If you’re ever in need of a laugh, watch Kevin Smith talk about the time he was almost hired to write a Superman movie. After he found success with movies like Clerks and Chasing Amy, it was clear studios could see that the dude has some serious writing skills. With Clerks in particular, Smith went the total DIY approach to getting the thing in the can.

It was such a success that Clerks is still a hot topic in pop culture today; even series like The Mandalorian reference the film, and two Clerks sequels have already been spawned from the O.G. monochrome masterpiece. Here’s a closer look at how Smith did it virtually all by himself on the filmmaking front for his 1994 feature debut.


Kevin Smith’s Life Before Filmmaking

Kevin Smith in Clerks (1994)
Miramax Films

If you haven’t already gathered from his countless films that take place in New Jersey, Smith was born and raised in the Garden State — and proud of it. As his 1994 feature suggests, Smith indeed worked as a clerk, both at convenience and video stores. Fellow auteur Quentin Tarantino has similar work experience from back in the day, so it’s no surprise the two are grouped into a sort of “video store generation,” where they’re said to have watched literally every offering in their respective places of business to gain knowledge of the biz (versus sitting in university classrooms and gathering insight from a seasoned film professor).
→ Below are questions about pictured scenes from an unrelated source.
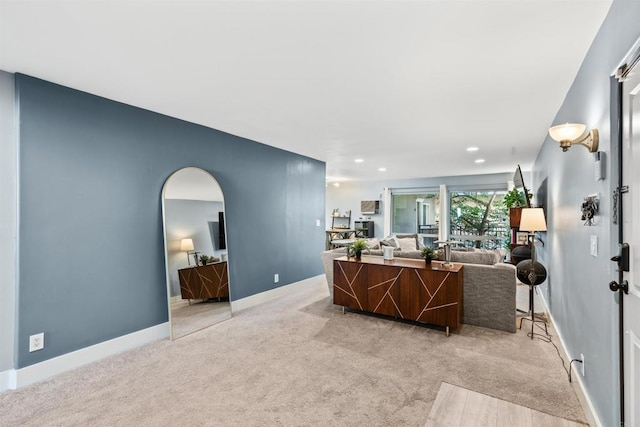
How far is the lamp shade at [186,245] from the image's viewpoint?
11.6ft

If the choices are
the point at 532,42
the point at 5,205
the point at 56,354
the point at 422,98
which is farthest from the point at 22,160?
the point at 532,42

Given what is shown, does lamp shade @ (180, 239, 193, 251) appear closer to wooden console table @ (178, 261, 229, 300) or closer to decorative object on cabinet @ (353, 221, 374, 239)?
wooden console table @ (178, 261, 229, 300)

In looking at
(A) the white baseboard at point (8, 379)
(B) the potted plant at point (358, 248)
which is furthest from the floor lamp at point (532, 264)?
(A) the white baseboard at point (8, 379)

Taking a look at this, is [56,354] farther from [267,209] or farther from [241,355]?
[267,209]

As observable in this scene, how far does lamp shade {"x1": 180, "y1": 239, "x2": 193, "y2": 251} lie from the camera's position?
3.53 m

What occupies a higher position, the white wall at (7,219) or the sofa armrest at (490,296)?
the white wall at (7,219)

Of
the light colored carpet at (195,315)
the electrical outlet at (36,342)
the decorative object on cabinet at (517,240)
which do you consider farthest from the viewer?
the decorative object on cabinet at (517,240)

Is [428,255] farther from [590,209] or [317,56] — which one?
[317,56]

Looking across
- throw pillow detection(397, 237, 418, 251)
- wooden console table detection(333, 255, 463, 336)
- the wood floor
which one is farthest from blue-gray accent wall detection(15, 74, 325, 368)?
throw pillow detection(397, 237, 418, 251)

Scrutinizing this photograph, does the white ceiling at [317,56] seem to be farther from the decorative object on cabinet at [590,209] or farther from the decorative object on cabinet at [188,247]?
the decorative object on cabinet at [188,247]

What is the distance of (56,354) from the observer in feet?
→ 8.45

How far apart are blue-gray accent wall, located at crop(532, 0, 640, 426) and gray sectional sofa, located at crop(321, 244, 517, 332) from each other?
0.50m

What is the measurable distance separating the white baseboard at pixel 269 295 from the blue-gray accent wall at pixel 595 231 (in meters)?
3.62

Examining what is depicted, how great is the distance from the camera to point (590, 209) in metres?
1.83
Also before Clerks, Smith briefly attended Vancouver Film School, where he met future collaborators Scott Mosier and Dave Klein. After bowing out after just a few months there, Smith ultimately moved back to Jersey and returned to work at the same convenience store — and it is there that Clerks came to life

Related: Kevin Smith Opens Up About His Mental Heath Issues and Getting Comfortable With Himself

How Kevin Smith Brought Clerks to Life

Jeff Anderson and Brian O'Halloran in Clerks (1994)
Miramax Films

Smith has said that an underrated little film by a fellow indie filmmaker inspired him to try his hand at DIY filmmaking. “Seeing Richard Linklater’s Slacker on my 21st birthday showed me that movies didn’t have to blow up the [Star Wars] Death Star — they could just be a snapshot of where you were in life,” Smith once told The Guardian. “Clerks came out of a demand for representation: there was a time when that world of dead-end jobs didn’t exist in the movies, when pop culture wasn’t the culture, when you didn’t see people who talked in movie quotes.” Other independent directors like Jim Jarmusch and Spike Lee also gave Smith hope to try his hand at his own feature film.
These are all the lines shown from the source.